(Beginning of Data section)
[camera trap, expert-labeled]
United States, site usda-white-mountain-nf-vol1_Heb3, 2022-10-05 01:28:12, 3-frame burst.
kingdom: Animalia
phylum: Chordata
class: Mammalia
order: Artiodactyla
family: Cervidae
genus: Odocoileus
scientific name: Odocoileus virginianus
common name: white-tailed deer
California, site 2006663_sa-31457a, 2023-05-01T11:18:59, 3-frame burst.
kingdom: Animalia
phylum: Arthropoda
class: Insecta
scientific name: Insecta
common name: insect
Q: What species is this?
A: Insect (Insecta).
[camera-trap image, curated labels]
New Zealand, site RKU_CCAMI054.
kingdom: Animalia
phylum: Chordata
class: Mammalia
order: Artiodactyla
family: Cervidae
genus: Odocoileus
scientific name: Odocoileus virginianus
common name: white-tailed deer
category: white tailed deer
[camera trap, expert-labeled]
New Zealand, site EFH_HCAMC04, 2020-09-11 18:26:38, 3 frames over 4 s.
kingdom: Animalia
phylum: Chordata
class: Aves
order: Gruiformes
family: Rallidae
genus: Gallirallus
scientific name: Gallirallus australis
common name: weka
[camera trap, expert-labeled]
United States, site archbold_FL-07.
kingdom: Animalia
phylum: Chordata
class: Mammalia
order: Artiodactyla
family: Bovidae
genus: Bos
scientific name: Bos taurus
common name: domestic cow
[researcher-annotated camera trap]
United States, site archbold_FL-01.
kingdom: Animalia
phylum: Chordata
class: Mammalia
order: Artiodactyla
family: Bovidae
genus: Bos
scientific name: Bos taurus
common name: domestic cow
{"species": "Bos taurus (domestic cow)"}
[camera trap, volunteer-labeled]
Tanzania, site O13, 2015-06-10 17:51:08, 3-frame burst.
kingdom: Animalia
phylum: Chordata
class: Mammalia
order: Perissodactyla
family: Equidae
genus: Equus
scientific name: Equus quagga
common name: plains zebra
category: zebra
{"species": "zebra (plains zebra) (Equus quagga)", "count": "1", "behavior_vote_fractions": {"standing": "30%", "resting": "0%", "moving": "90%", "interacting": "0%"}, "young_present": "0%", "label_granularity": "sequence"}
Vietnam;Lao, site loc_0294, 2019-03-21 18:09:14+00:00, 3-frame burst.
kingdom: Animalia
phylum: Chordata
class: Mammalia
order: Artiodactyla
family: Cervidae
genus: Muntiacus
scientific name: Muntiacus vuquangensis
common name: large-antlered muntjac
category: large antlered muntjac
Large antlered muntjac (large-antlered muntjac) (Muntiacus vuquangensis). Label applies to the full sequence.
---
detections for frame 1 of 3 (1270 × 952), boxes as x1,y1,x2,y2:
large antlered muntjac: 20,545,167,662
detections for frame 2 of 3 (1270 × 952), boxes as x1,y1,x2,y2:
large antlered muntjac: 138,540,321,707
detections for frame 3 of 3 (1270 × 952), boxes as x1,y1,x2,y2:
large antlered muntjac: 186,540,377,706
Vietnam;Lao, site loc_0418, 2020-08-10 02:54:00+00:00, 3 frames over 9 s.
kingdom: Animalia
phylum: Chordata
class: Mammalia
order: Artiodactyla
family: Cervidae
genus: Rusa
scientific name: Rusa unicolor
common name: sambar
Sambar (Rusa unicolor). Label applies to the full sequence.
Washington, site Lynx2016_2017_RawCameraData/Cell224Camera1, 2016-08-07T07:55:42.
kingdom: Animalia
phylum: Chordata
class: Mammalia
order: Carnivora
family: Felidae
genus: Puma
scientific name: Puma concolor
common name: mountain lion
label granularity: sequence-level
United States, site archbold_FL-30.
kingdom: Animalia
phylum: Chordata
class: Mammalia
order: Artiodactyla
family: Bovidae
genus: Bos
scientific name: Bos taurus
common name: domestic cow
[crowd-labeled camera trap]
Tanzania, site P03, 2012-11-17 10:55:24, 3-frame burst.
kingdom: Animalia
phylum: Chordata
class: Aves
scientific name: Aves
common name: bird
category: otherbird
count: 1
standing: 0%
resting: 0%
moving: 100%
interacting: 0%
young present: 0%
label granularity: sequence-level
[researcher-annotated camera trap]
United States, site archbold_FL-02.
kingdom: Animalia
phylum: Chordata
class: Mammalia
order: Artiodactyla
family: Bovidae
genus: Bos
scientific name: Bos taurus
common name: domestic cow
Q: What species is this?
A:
(End of Data section)
Produce a word-for-word restatement of all the records.

[camera trap, expert-labeled]
United States, site usda-white-mountain-nf-vol1_Heb3, 2022-10-05 01:28:12, 3-frame burst.
kingdom: Animalia
phylum: Chordata
class: Mammalia
order: Artiodactyla
family: Cervidae
genus: Odocoileus
scientific name: Odocoileus virginianus
common name: white-tailed deer
California, site 2006663_sa-31457a, 2023-05-01T11:18:59, 3-frame burst.
kingdom: Animalia
phylum: Arthropoda
class: Insecta
scientific name: Insecta
common name: insect
Q: What species is this?
A: Insect (Insecta).
[camera-trap image, curated labels]
New Zealand, site RKU_CCAMI054.
kingdom: Animalia
phylum: Chordata
class: Mammalia
order: Artiodactyla
family: Cervidae
genus: Odocoileus
scientific name: Odocoileus virginianus
common name: white-tailed deer
category: white tailed deer
[camera trap, expert-labeled]
New Zealand, site EFH_HCAMC04, 2020-09-11 18:26:38, 3 frames over 4 s.
kingdom: Animalia
phylum: Chordata
class: Aves
order: Gruiformes
family: Rallidae
genus: Gallirallus
scientific name: Gallirallus australis
common name: weka
[camera trap, expert-labeled]
United States, site archbold_FL-07.
kingdom: Animalia
phylum: Chordata
class: Mammalia
order: Artiodactyla
family: Bovidae
genus: Bos
scientific name: Bos taurus
common name: domestic cow
[researcher-annotated camera trap]
United States, site archbold_FL-01.
kingdom: Animalia
phylum: Chordata
class: Mammalia
order: Artiodactyla
family: Bovidae
genus: Bos
scientific name: Bos taurus
common name: domestic cow
{"species": "Bos taurus (domestic cow)"}
[camera trap, volunteer-labeled]
Tanzania, site O13, 2015-06-10 17:51:08, 3-frame burst.
kingdom: Animalia
phylum: Chordata
class: Mammalia
order: Perissodactyla
family: Equidae
genus: Equus
scientific name: Equus quagga
common name: plains zebra
category: zebra
{"species": "zebra (plains zebra) (Equus quagga)", "count": "1", "behavior_vote_fractions": {"standing": "30%", "resting": "0%", "moving": "90%", "interacting": "0%"}, "young_present": "0%", "label_granularity": "sequence"}
Vietnam;Lao, site loc_0294, 2019-03-21 18:09:14+00:00, 3-frame burst.
kingdom: Animalia
phylum: Chordata
class: Mammalia
order: Artiodactyla
family: Cervidae
genus: Muntiacus
scientific name: Muntiacus vuquangensis
common name: large-antlered muntjac
category: large antlered muntjac
Large antlered muntjac (large-antlered muntjac) (Muntiacus vuquangensis). Label applies to the full sequence.
---
detections for frame 1 of 3 (1270 × 952), boxes as x1,y1,x2,y2:
large antlered muntjac: 20,545,167,662
detections for frame 2 of 3 (1270 × 952), boxes as x1,y1,x2,y2:
large antlered muntjac: 138,540,321,707
detections for frame 3 of 3 (1270 × 952), boxes as x1,y1,x2,y2:
large antlered muntjac: 186,540,377,706
Vietnam;Lao, site loc_0418, 2020-08-10 02:54:00+00:00, 3 frames over 9 s.
kingdom: Animalia
phylum: Chordata
class: Mammalia
order: Artiodactyla
family: Cervidae
genus: Rusa
scientific name: Rusa unicolor
common name: sambar
Sambar (Rusa unicolor). Label applies to the full sequence.
Washington, site Lynx2016_2017_RawCameraData/Cell224Camera1, 2016-08-07T07:55:42.
kingdom: Animalia
phylum: Chordata
class: Mammalia
order: Carnivora
family: Felidae
genus: Puma
scientific name: Puma concolor
common name: mountain lion
label granularity: sequence-level
United States, site archbold_FL-30.
kingdom: Animalia
phylum: Chordata
class: Mammalia
order: Artiodactyla
family: Bovidae
genus: Bos
scientific name: Bos taurus
common name: domestic cow
[crowd-labeled camera trap]
Tanzania, site P03, 2012-11-17 10:55:24, 3-frame burst.
kingdom: Animalia
phylum: Chordata
class: Aves
scientific name: Aves
common name: bird
category: otherbird
count: 1
standing: 0%
resting: 0%
moving: 100%
interacting: 0%
young present: 0%
label granularity: sequence-level
[researcher-annotated camera trap]
United States, site archbold_FL-02.
kingdom: Animalia
phylum: Chordata
class: Mammalia
order: Artiodactyla
family: Bovidae
genus: Bos
scientific name: Bos taurus
common name: domestic cow
Q: What species is this?
A:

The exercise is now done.